▶ What you should do: An identical copy of every entry below is the required output.

*** Opening of Dataset content ***

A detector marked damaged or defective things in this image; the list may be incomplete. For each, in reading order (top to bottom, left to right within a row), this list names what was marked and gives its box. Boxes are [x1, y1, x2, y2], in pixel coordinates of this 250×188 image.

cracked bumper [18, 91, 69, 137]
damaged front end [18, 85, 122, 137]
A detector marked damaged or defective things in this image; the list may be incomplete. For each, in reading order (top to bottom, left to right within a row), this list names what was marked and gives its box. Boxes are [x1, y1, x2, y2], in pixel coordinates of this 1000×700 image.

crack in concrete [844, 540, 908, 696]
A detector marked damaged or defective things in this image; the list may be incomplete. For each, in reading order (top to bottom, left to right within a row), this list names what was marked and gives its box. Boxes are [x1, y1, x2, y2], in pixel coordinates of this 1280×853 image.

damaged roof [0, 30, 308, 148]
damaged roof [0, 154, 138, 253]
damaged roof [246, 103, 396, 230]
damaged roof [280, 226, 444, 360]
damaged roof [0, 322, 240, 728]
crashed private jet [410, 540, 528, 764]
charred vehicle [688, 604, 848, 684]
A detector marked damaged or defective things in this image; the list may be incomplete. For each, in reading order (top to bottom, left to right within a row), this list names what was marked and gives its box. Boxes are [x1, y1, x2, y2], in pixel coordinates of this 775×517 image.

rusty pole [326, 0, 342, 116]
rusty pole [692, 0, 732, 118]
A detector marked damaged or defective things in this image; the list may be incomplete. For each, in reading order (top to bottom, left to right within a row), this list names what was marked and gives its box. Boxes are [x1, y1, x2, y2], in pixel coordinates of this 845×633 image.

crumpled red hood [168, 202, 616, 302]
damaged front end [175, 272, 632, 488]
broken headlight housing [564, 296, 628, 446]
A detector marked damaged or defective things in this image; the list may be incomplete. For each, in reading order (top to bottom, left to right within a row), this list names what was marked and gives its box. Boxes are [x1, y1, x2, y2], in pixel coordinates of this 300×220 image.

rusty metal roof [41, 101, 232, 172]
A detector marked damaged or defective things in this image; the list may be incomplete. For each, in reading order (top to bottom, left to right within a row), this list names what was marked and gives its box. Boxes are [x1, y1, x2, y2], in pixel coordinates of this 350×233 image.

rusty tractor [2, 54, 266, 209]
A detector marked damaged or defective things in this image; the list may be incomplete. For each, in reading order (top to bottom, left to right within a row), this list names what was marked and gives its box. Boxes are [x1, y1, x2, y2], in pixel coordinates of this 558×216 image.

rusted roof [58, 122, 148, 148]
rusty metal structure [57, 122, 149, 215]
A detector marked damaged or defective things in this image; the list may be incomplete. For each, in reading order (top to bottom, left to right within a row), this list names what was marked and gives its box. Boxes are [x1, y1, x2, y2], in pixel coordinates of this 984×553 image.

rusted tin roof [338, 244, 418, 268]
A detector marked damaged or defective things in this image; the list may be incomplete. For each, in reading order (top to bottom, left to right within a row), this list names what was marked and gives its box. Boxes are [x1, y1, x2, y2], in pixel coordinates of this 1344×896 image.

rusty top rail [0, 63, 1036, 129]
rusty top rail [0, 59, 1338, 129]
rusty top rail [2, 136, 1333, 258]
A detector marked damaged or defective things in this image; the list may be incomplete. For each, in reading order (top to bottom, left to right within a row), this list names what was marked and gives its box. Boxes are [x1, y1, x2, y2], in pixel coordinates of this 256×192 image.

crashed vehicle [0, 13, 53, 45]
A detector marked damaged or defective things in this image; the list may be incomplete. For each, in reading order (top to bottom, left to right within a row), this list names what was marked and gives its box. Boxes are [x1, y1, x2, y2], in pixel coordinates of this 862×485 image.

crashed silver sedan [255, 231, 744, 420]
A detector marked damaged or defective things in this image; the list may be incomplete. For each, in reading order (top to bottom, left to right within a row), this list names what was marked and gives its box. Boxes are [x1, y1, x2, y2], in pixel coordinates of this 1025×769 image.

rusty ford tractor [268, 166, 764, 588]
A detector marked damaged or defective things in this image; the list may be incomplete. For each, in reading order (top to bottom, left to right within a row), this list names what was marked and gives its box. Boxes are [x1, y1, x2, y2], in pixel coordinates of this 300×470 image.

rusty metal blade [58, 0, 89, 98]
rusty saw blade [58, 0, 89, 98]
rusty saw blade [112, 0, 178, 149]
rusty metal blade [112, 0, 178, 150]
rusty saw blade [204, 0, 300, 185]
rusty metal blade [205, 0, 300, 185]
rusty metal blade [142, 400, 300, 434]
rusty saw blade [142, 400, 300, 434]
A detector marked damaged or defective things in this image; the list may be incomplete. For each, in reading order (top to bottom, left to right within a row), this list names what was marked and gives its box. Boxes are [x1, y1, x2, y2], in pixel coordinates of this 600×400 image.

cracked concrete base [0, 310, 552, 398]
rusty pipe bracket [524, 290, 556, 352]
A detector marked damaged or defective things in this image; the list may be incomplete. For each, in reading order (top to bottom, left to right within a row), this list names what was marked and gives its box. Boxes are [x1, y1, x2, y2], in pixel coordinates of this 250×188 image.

*** Close of Dataset content ***

▶ Finished exercise:
A detector marked damaged or defective things in this image; the list may be incomplete. For each, in reading order (top to bottom, left to right within a row), this list names what was marked and gives its box. Boxes are [x1, y1, x2, y2], in pixel coordinates of this 250×188 image.

cracked bumper [18, 91, 69, 137]
damaged front end [18, 85, 122, 137]
A detector marked damaged or defective things in this image; the list may be incomplete. For each, in reading order (top to bottom, left to right within a row), this list names what was marked and gives its box. Boxes are [x1, y1, x2, y2], in pixel coordinates of this 1000×700 image.

crack in concrete [844, 540, 908, 696]
A detector marked damaged or defective things in this image; the list may be incomplete. For each, in reading order (top to bottom, left to right within a row), this list names what was marked and gives its box. Boxes are [x1, y1, x2, y2], in pixel coordinates of this 1280×853 image.

damaged roof [0, 30, 308, 148]
damaged roof [0, 154, 138, 253]
damaged roof [246, 103, 396, 230]
damaged roof [280, 226, 444, 360]
damaged roof [0, 322, 240, 728]
crashed private jet [410, 540, 528, 764]
charred vehicle [688, 604, 848, 684]
A detector marked damaged or defective things in this image; the list may be incomplete. For each, in reading order (top to bottom, left to right within a row), this list names what was marked and gives its box. Boxes are [x1, y1, x2, y2], in pixel coordinates of this 775×517 image.

rusty pole [326, 0, 342, 116]
rusty pole [692, 0, 732, 118]
A detector marked damaged or defective things in this image; the list may be incomplete. For each, in reading order (top to bottom, left to right within a row), this list names what was marked and gives its box. Boxes are [x1, y1, x2, y2], in pixel coordinates of this 845×633 image.

crumpled red hood [168, 202, 616, 302]
damaged front end [175, 272, 632, 488]
broken headlight housing [564, 296, 628, 446]
A detector marked damaged or defective things in this image; the list may be incomplete. For each, in reading order (top to bottom, left to right within a row), this list names what was marked and gives its box. Boxes are [x1, y1, x2, y2], in pixel coordinates of this 300×220 image.

rusty metal roof [41, 101, 232, 172]
A detector marked damaged or defective things in this image; the list may be incomplete. For each, in reading order (top to bottom, left to right within a row), this list names what was marked and gives its box. Boxes are [x1, y1, x2, y2], in pixel coordinates of this 350×233 image.

rusty tractor [2, 54, 266, 209]
A detector marked damaged or defective things in this image; the list may be incomplete. For each, in reading order (top to bottom, left to right within a row), this list names what was marked and gives its box. Boxes are [x1, y1, x2, y2], in pixel coordinates of this 558×216 image.

rusted roof [58, 122, 148, 148]
rusty metal structure [57, 122, 149, 215]
A detector marked damaged or defective things in this image; the list may be incomplete. For each, in reading order (top to bottom, left to right within a row), this list names what was marked and gives its box. Boxes are [x1, y1, x2, y2], in pixel coordinates of this 984×553 image.

rusted tin roof [338, 244, 418, 268]
A detector marked damaged or defective things in this image; the list may be incomplete. For each, in reading order (top to bottom, left to right within a row), this list names what was marked and gives its box. Boxes are [x1, y1, x2, y2], in pixel coordinates of this 1344×896 image.

rusty top rail [0, 63, 1036, 129]
rusty top rail [0, 59, 1338, 129]
rusty top rail [2, 136, 1333, 258]
A detector marked damaged or defective things in this image; the list may be incomplete. For each, in reading order (top to bottom, left to right within a row), this list names what was marked and gives its box. Boxes are [x1, y1, x2, y2], in pixel coordinates of this 256×192 image.

crashed vehicle [0, 13, 53, 45]
A detector marked damaged or defective things in this image; the list may be incomplete. For each, in reading order (top to bottom, left to right within a row), this list names what was marked and gives its box. Boxes are [x1, y1, x2, y2], in pixel coordinates of this 862×485 image.

crashed silver sedan [255, 231, 744, 420]
A detector marked damaged or defective things in this image; the list may be incomplete. For each, in reading order (top to bottom, left to right within a row), this list names what was marked and gives its box. Boxes are [x1, y1, x2, y2], in pixel coordinates of this 1025×769 image.

rusty ford tractor [268, 166, 764, 588]
A detector marked damaged or defective things in this image; the list may be incomplete. For each, in reading order (top to bottom, left to right within a row), this list names what was marked and gives its box. Boxes are [x1, y1, x2, y2], in pixel coordinates of this 300×470 image.

rusty metal blade [58, 0, 89, 98]
rusty saw blade [58, 0, 89, 98]
rusty saw blade [112, 0, 178, 149]
rusty metal blade [112, 0, 178, 150]
rusty saw blade [204, 0, 300, 185]
rusty metal blade [205, 0, 300, 185]
rusty metal blade [142, 400, 300, 434]
rusty saw blade [142, 400, 300, 434]
A detector marked damaged or defective things in this image; the list may be incomplete. For each, in reading order (top to bottom, left to right within a row), this list names what was marked and gives its box. Boxes are [x1, y1, x2, y2], in pixel coordinates of this 600×400 image.

cracked concrete base [0, 310, 552, 398]
rusty pipe bracket [524, 290, 556, 352]
A detector marked damaged or defective things in this image; the list may be incomplete. For each, in reading order (top to bottom, left to right within a row), this list names what was marked and gives its box. Boxes are [x1, y1, x2, y2], in pixel coordinates of this 250×188 image.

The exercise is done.